Saturday, December 17, 2005

Razor Blades

In the computer industry, a common topic of conversation in discussions on "how to make money" is the old razor blade analogy. The idea is that you give away the printer, and make money selling ink cartridges. I think we've all been on the receiving end of that, when you realize how expensive the ink cartridges are, and how quickly you need them. "But I only paid $49 for the printer!" That's exactly how it works.


The other day an actual razor arrived in our mail at home, addressed to my wife. It was from Schick, and it's called the Quattro for Women. It has four blades ! I was sort of amazed that they'd send a whole razor, and some blades, which I knew cost something like $10 at the store. How often does somebody send you a $10 product unsolicited in the mail? Then I realized it was a gambit to try to get my wife hooked on it so she'd buy more blades. The exact same argument we constantly have in the computer industry. I actually chuckled to myself.


I suppose Schick is upset because they have early claim to the invention of the razor, by one Lieutenant Colonel Jacob Schick, in 1926. I am surprised to learn that Schick-Wilkinson Sword is now owned by Energizer (yes, the battery people) and that schick.com gives "404 not found". But I digress.


Gillette made a huge splash a few years ago with their Mach 3, which had three blades !


I remember when the twin-blade razors came out. Now that was a real revolution. It had two blades ! And they had lots of diagrams and pictures to show you how the first blade bent the hair over, and the second blade clipped it. It worked on me, and the 3-blade update even worked on me. I use a Mach 3 from Gillette to this day.


But wait! The 4-bladed razor isn't enough. Gillette fires back with the Fusion razor, which, you guessed it, has five blades ! Maybe this has something to do with Gillette's being acquired by Procter and Gamble. In researching this blog post I see now that the competing Quattro from Schick has been out since last year, but I didn't know about it. Maybe they started carpet-bombing the world with free razors because of Gillette's announcement in September of the 5-blade razor.

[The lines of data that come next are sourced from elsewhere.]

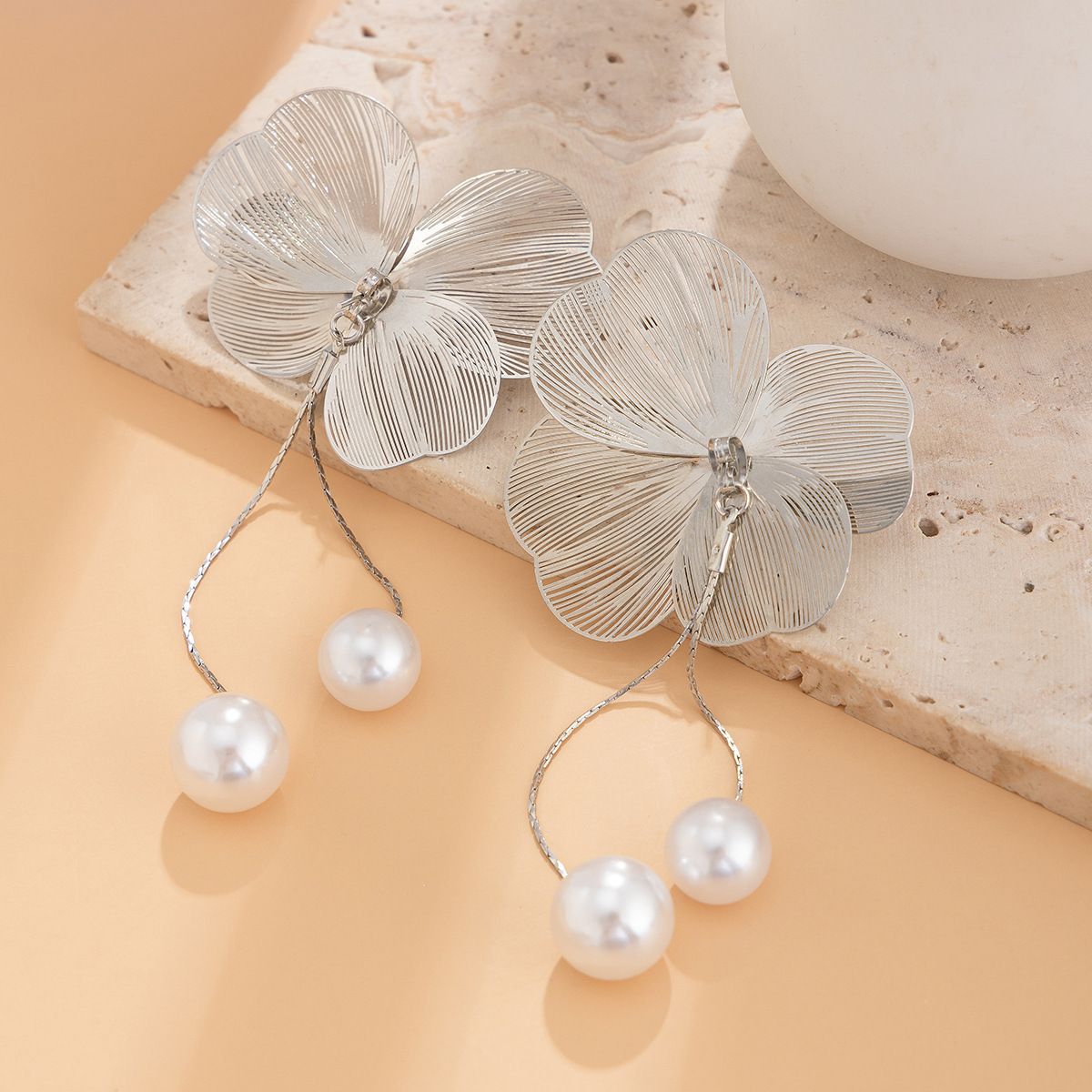 Silver Needle Fashion Earrings Long Fringe Pearl Hollow Big Flower Long Dangle Exaggerated Bohemian Earrings Women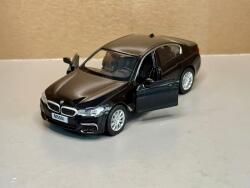 RMZ CITY Macheta auto Bmw seria 5 M5 (G30) Black 20171/43 (7098)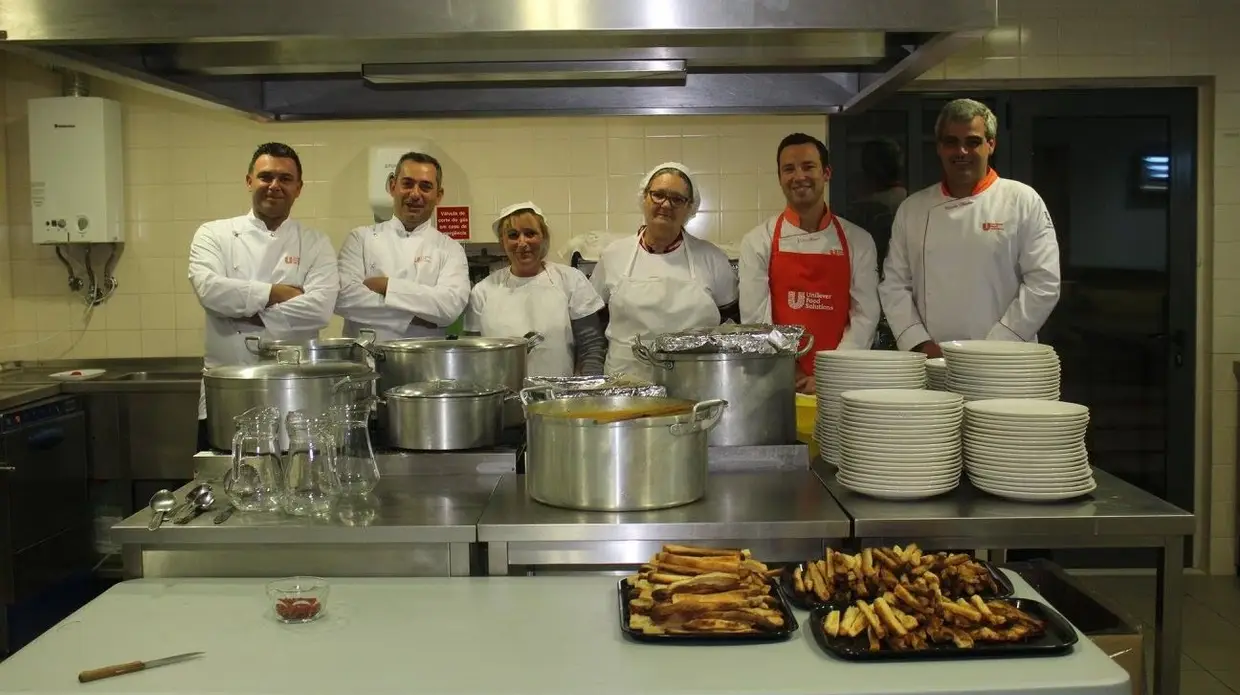 Jantar solidário a favor dos bombeiros de Vialonga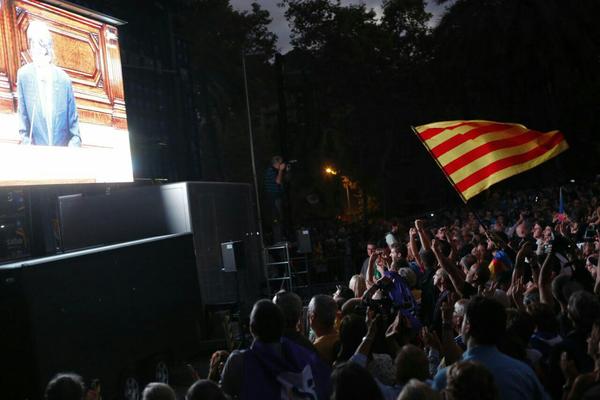Puigdemont Pleno Independencia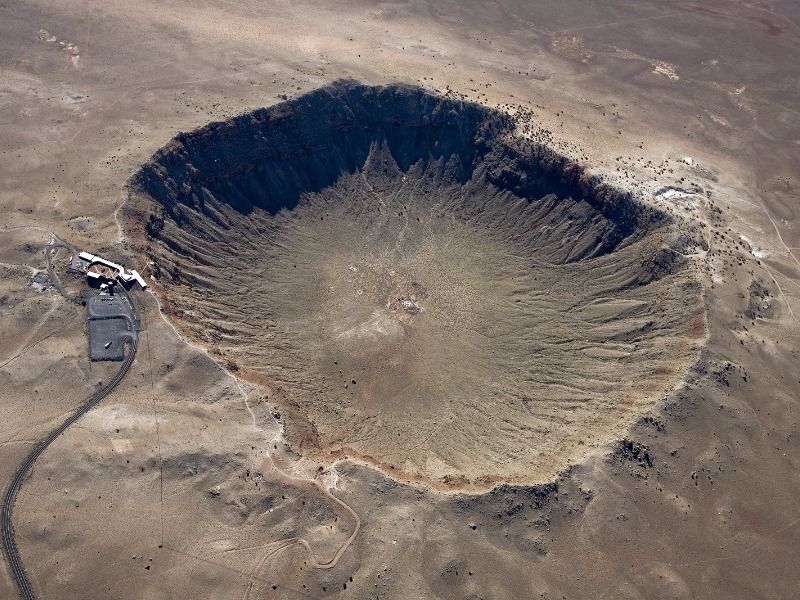 https://mdw-travel-data-us-east-1.s3.amazonaws.com/img/country/United-States/Meteor-Crater/img_04.jpg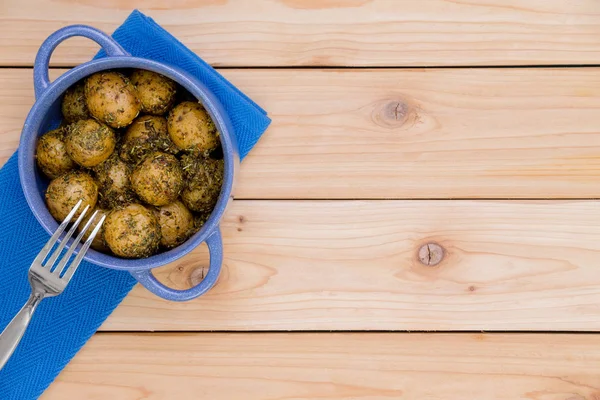 Kleiner blauer Topf mit gewürzten Babykartoffeln — Stockfoto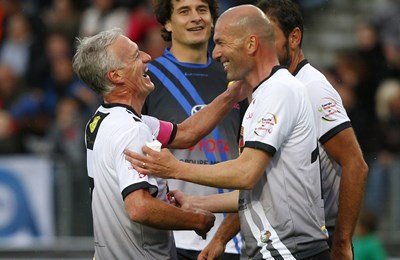 Kraj ere Didiera Deschampsa na klupi Francuske: Službeno potvrđen datum predstavljanja Zinédinea Zidanea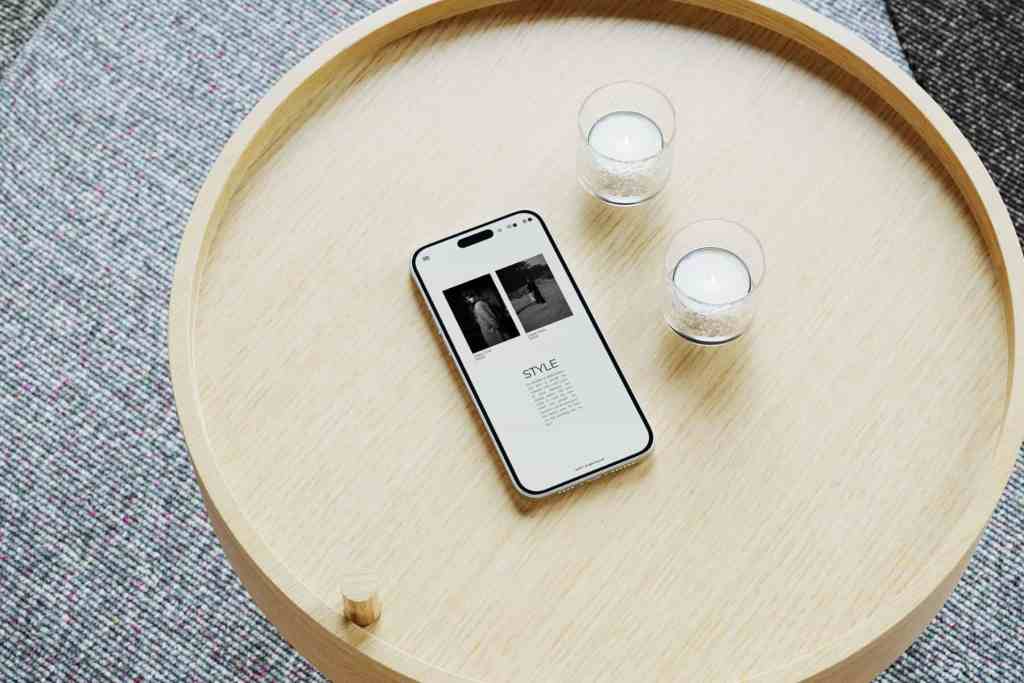 Vela Minimal iPhone Mockup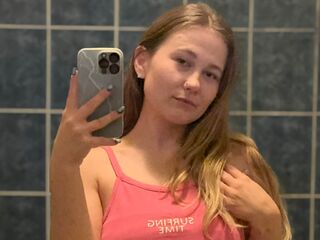 naked camgirl masturbating with dildo GlossyMonica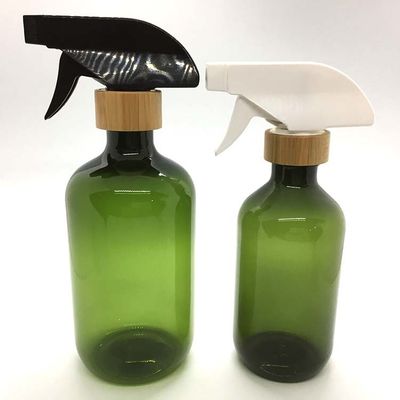 Boston om HUISDIEREN plastic fles 500ml met de spuitbuspcr van de bamboetrekker HUISDIERENfles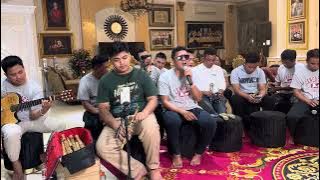Rizal Nainggolan - Boto Lungun x The Bataks Band
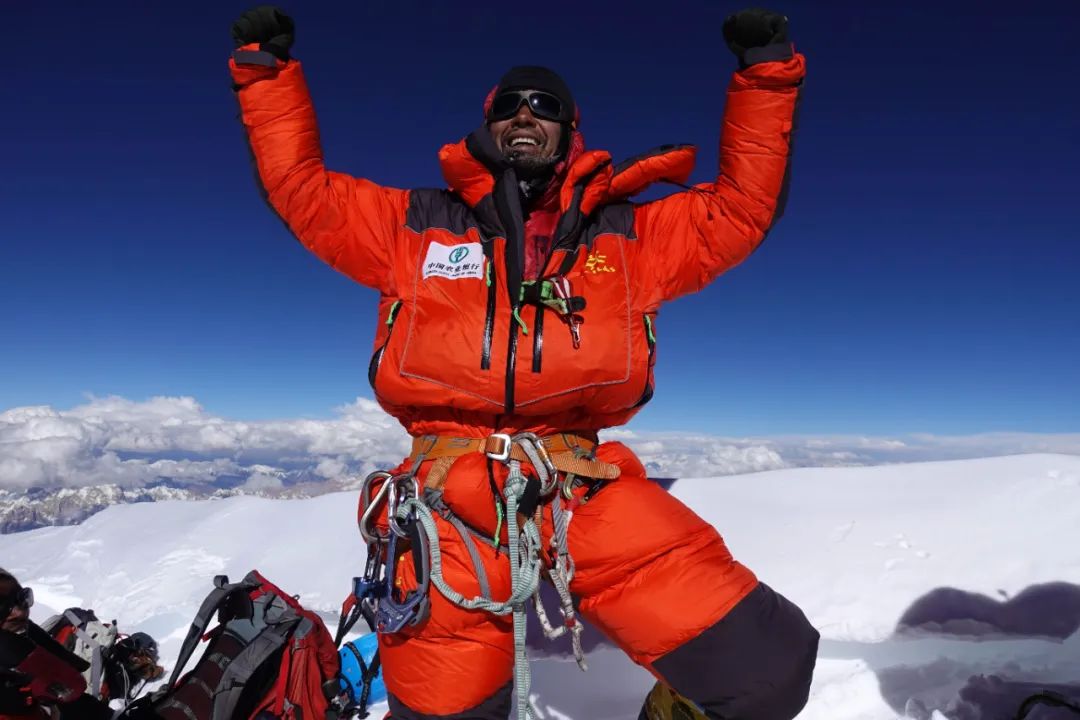 从银行员工到户外探险家，对话「中国登山第一人」张梁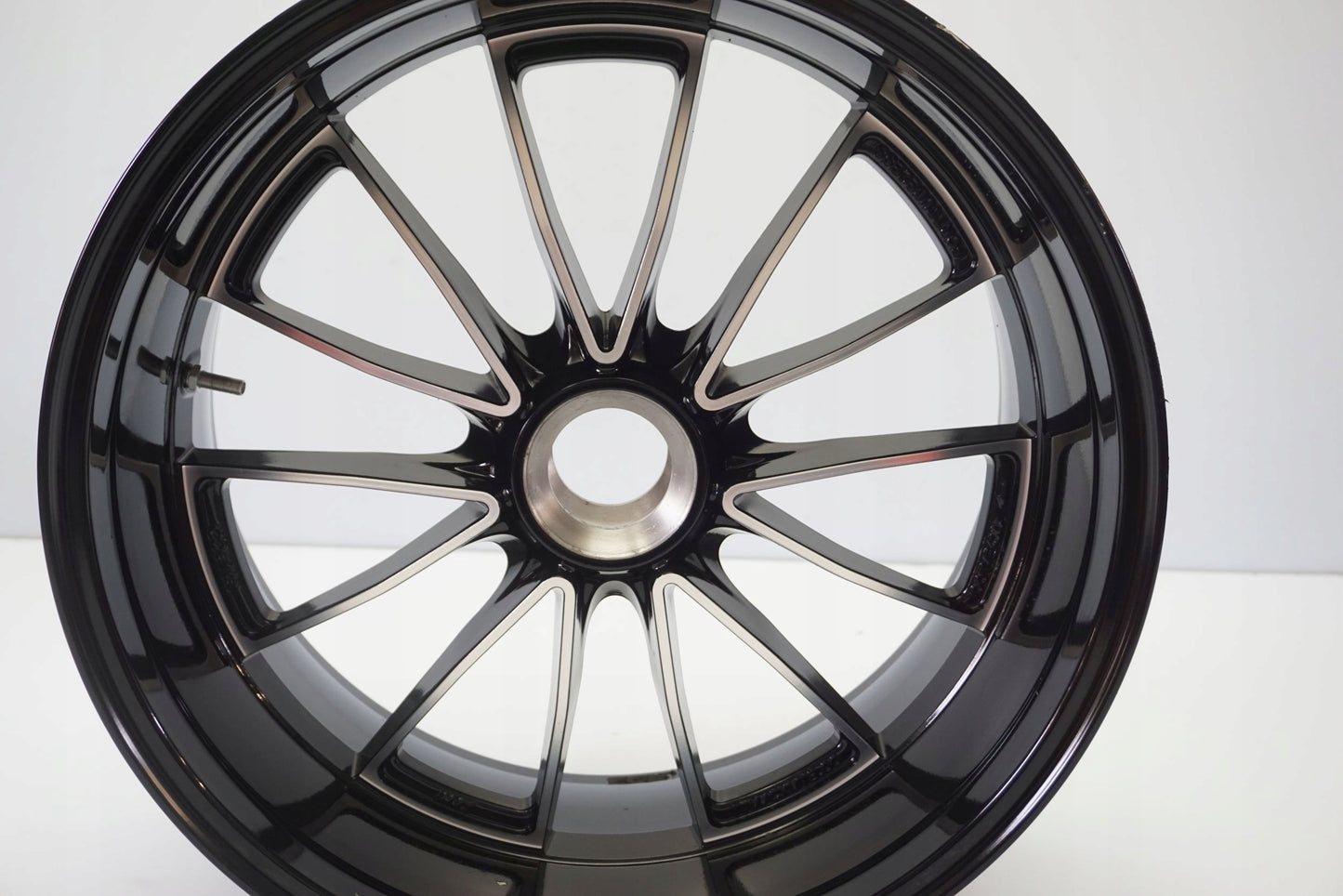 DUCATI DIAVEL 1200 Felge hinten Wheel Hinterrad 9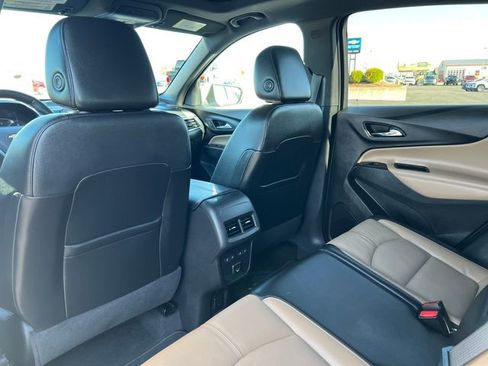 Used 2023 Chevrolet Equinox Premier image 34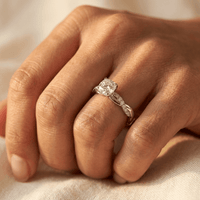 Romantic Exquisite Gold Wedding Engagement Ring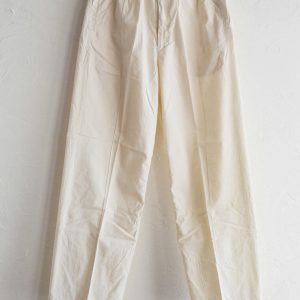 春夏を彩るN.O.UNの定番パンツ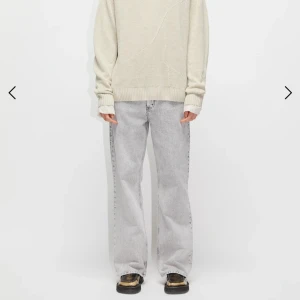 Gråa Beat Jeans från HOPE, storlek 32 - Säljer ett par gråa Beat Jeans från HOPE i storlek 32. Jeansen har en bootcut och lite loose passform med breda ben och klassisk femficksdesign. Materialet är jeans i bomull och färgen är ljusgrå med tvättad look. Perfekta för en avslappnad och trendig stil.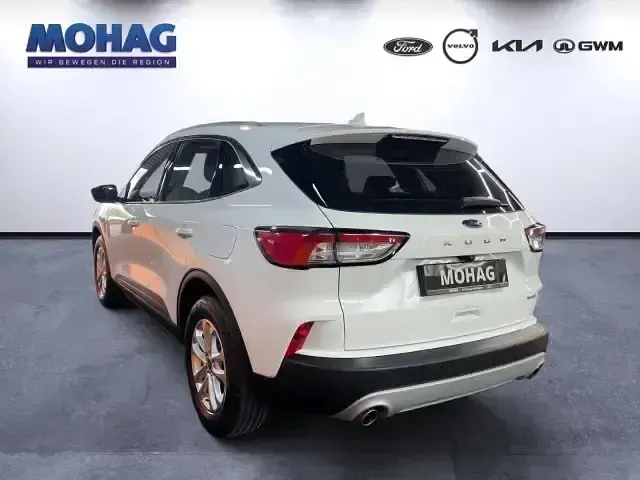 Używany Ford Kuga Titanium 225 KM (165 kW) 2022 Biały SUV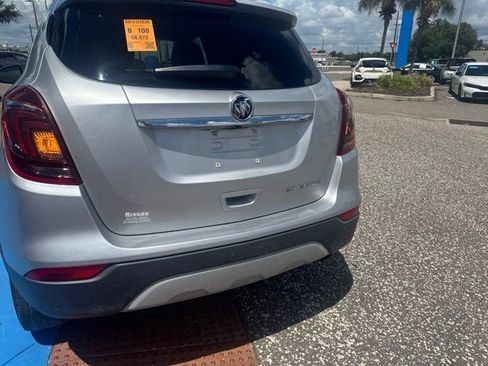Used 2021 Buick Encore Preferred FWD image 22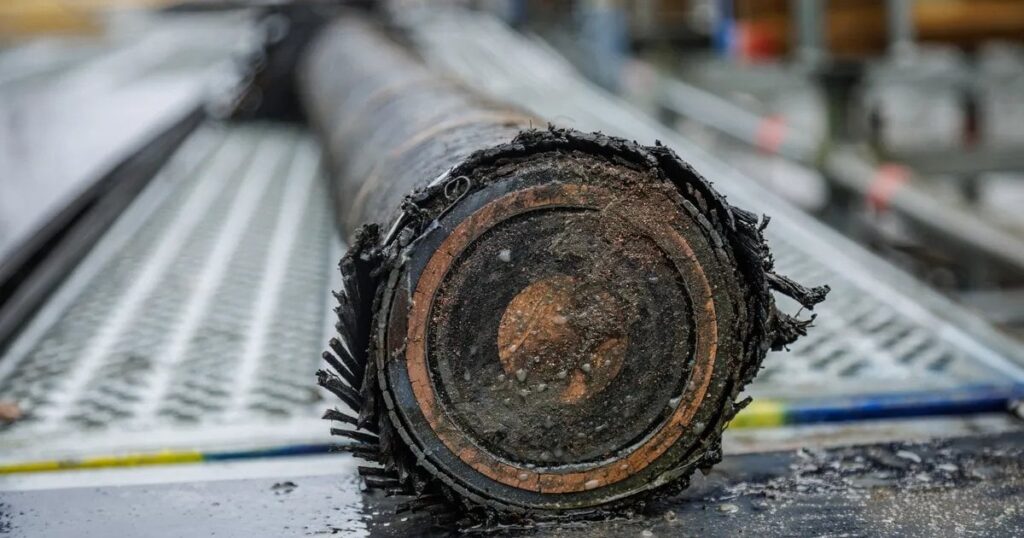 フィンランド湾でさらに3本のケーブルが障害に見舞われ、政府が緊急会合を招集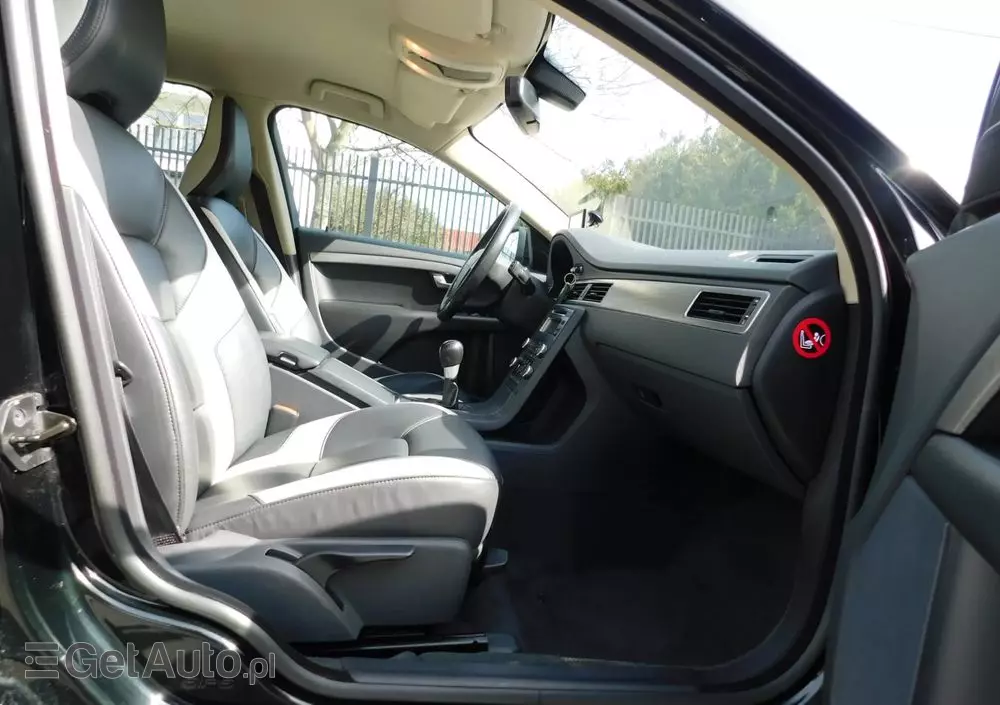 VOLVO V70 2.0 Momentum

This is clearly getting ridiculous. I tried my wife's 4-blade razor and I can tell you it doesn't work as well as the 3-blade razor, and if I were objective and didn't like my Mach 3 so well, I'd probably have to admit that the 2-blade razors are fine, too. I don't know about you, but my face is not flat, and most surfaces that get shaved are not flat, so it's hard to see how more than two blades could be improving the situation much, especially on concave surfaces like underarms. But clearly that's not the point. We live in a culture where more is better almost by definition.


This escalation seems silly, yet there is big money chasing this industry, all because of the original concept of keeping the handle and having to buy the blades.


I'm sticking with my trusty Gillette Mach 3, and hoping that now that all these new-fangled 4- and 5-blade razors are out, my blades will get cheaper. And I have no doubt that Schick is busily at work on the 6-blade razor, and that both companies have skunkworks projects working on 7- and 8-blade razors. I can't wait.